All of the 80 practices being serviced are being retained under the AMP umbrella, he added. “We’re delighted to be able to help practices achieve their full potential.”

AMP is entertaining a number of options for practices marked for exit, improvement or consolidation with larger “beachhead” businesses.

“It’s important all AMP’s advice practices are financially sustainable and able to support the infrastructure required to deliver high-quality, fee for service advice,” an AMP representative stated last week. “We’re working closely with practices that don’t meet this criteria, providing a range of options including potential mergers with larger, more financially secure practices.”

Ex-AMP advisers say not all practices are being offered business coaching, however.

One responded that their options were as follows; exercise the current buyer-of-last-resort offer at 2.4X multiple, seek appointment with another licensee or merge with an AMP Financial Planning practice (subject to AMP FP approval).

“We must be living in a parallel universe,” the adviser stated. “Business coaching was never offered.”

A welcome hand

For the advisers vying to make the cut at AMP, where de Ferrari has made it clear he will not carry practices that don’t meet the group’s internal benchmarks for success, the proffered consulting services will provide welcome guidance.

According to Neil Macdonald, who heads up AMP adviser representative body The Adviser Association (TAA), one of the benefits of AMP is that they’ve always had a strong range of coaching and services.

“I think coaching and business planning is a good thing, anything that helps you run your business is a positive,” he says, adding that most practices would source these services themselves if they weren’t provided.

Advisers have been stretched over the last year, Macdonald says, and taking care of clients’ concerns during the pandemic has made it hard to fine tune the practice itself.

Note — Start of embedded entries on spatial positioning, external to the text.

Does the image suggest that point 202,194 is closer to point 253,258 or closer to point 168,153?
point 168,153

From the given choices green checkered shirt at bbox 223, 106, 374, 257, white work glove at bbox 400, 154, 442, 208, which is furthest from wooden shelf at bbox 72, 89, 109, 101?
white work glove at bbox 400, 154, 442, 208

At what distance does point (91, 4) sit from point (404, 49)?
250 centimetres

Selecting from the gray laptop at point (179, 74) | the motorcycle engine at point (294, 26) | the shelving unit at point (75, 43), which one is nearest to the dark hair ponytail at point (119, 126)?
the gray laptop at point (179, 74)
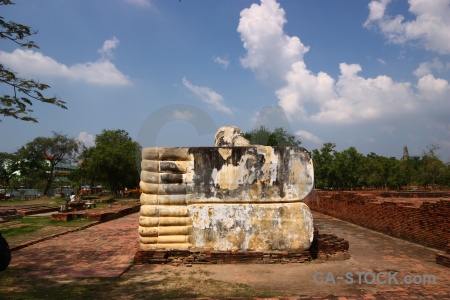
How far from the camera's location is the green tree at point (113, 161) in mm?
30859

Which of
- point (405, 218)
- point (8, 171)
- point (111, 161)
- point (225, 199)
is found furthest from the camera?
point (8, 171)

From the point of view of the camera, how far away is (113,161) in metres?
30.7

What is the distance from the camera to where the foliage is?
30.9 m

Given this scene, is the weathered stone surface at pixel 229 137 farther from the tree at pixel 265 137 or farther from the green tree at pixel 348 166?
the green tree at pixel 348 166

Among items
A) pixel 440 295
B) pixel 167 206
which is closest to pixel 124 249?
pixel 167 206

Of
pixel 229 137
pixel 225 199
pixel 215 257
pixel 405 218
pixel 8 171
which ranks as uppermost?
pixel 8 171

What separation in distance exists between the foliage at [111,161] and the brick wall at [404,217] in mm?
22735

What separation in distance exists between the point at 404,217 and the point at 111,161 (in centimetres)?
2655

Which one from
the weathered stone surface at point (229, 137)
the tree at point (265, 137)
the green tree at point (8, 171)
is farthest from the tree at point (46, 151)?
the weathered stone surface at point (229, 137)

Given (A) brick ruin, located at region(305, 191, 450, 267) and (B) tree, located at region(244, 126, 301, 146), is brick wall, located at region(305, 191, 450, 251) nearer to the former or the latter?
(A) brick ruin, located at region(305, 191, 450, 267)

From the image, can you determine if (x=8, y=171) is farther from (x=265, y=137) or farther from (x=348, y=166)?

“The amount of time and effort planners have to spend on day-to-day business means that they physically haven’t had the capacity to do other things,” he says.

A lot on the AMP plate

AMP remains the largest licensee owner in the country with 1,596 advisers under its umbrella at the end of 2020 according to HFS Consulting. This is set to change as De Ferrari trims the wealth division further and IOOF – the second largest at 1,245 – corrals advisers from the MLC network, which it purchased late last year.

While many of the largest licensees lost advisers this year in line with broader trends, AMP’s downsizing stands out. AMP Financial Planning was knocked off its perch as the largest licensee in the country by the SMSF Advisers Network in 2020 after losing 342 advisers for the year, a drop of almost 30 per cent.

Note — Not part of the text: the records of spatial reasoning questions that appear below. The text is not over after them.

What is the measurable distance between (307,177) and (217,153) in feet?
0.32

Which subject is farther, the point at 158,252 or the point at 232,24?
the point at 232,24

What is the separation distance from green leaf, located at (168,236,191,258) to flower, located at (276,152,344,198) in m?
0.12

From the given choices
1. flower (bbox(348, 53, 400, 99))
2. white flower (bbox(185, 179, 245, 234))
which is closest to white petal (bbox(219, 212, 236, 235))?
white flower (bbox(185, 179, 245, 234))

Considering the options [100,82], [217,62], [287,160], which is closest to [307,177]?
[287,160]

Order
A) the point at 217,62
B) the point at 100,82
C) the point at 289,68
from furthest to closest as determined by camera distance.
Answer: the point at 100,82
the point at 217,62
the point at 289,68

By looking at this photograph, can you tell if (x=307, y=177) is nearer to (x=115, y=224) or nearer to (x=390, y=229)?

The second largest decrease in numbers came from AMP’s other flagship licensee, Charter, which lost 129 advisers, or 22 per cent.

AMP has a lot on its plate, with de Ferrari taking strong measures to turn the group’s fortunes around after a bruising few years. The three-year transformation has already been marked by scandals, a looming court case from aggrieved advisers and a share price that seems to have settled on a nadir south of $1.60.

Ex-Sunsuper CEO Scott Hartley took over as CEO of AMP Australia last week, following the departure of Alex Wade last year.

US investment manager Ares Management has tabled a conditional bid for the company, with sources indicating due diligence is underway.

Tahn Sharpe is a Sydney-based financial services journalist with a background in financial planning. He writes on advice, superannuation, investment, banking and insurance issues, is a certified SMSF Adviser and holds an Advanced Diploma of Financial Planning. Contact at [email protected]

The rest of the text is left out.